Transfer the crust ingredients to the baking pan. Use a spoon or the flat bottom of a cup to press down on the crust to create a level bottom.
Bake the crust for 15-20 minutes at 350*F, until the edges of the crust are golden brown. Remove from the oven and allow it to cool at room temperature.
Take a fork and use it to poke holes all around the crust. Don't poke all the way to the bottom of the crust, just about halfway. This will help the crust and filling hold together better.
While the crust is cooling, prepare the lemon filling.
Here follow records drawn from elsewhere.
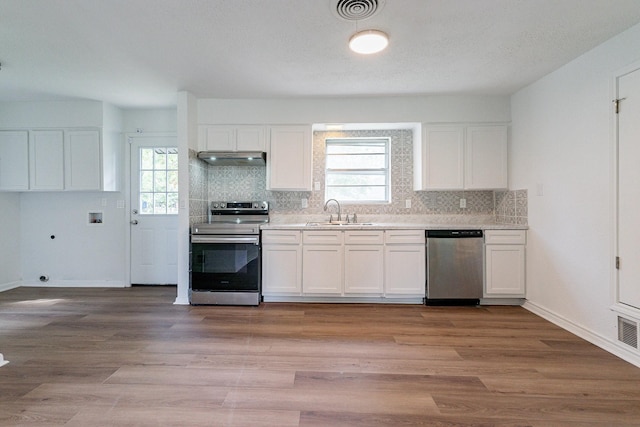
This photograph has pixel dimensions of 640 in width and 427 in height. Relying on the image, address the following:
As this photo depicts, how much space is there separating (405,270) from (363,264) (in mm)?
478

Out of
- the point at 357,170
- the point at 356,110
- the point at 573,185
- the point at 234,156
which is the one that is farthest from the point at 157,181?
the point at 573,185

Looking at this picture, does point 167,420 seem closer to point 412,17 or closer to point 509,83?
point 412,17

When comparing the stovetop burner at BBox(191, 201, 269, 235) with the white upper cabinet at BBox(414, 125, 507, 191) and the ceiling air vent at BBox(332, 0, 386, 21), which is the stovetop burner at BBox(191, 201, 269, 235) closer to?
the white upper cabinet at BBox(414, 125, 507, 191)

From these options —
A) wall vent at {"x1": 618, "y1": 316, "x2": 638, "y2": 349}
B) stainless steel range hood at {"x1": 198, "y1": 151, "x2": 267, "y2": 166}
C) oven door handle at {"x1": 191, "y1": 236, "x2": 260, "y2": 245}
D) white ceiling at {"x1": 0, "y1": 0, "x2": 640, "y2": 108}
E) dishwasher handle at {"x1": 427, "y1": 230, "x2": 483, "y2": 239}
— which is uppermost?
white ceiling at {"x1": 0, "y1": 0, "x2": 640, "y2": 108}

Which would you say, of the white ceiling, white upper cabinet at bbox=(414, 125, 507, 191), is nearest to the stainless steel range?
the white ceiling

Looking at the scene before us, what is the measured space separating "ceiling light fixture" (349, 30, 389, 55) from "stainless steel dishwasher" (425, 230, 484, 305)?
2043mm

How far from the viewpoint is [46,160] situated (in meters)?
4.00

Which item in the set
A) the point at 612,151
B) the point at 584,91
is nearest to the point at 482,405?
the point at 612,151

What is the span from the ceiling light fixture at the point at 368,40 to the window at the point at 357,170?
1891 mm

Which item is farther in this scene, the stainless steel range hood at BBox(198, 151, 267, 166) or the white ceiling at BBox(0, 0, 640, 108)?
the stainless steel range hood at BBox(198, 151, 267, 166)

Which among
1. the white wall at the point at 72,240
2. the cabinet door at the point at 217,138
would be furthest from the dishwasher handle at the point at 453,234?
the white wall at the point at 72,240

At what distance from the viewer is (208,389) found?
6.11 feet

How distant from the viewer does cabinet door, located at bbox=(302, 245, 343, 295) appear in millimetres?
3525

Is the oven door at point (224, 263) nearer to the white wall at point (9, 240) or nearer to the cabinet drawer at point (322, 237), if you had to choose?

To a blender, combine the coconut cream, cashews, lemon juice and zest, maple, sugar, vanilla, cornstarch, salt, and turmeric. Blend until super smooth and creamy.
Transfer the lemon filling to a saucepan over medium heat. Stir continuously and cook for 4-6 minutes, until the mixture starts to significantly thicken and darken in color.
Once the lemon filling has thickened, pour it on top of the crust and level the top using a spatula.
Refrigerate the lemon bars overnight, or for at least 4-6 hours, until the filling hardens fully.
Once they are ready, slice the bars, dust some powdered sugar on top, and enjoy!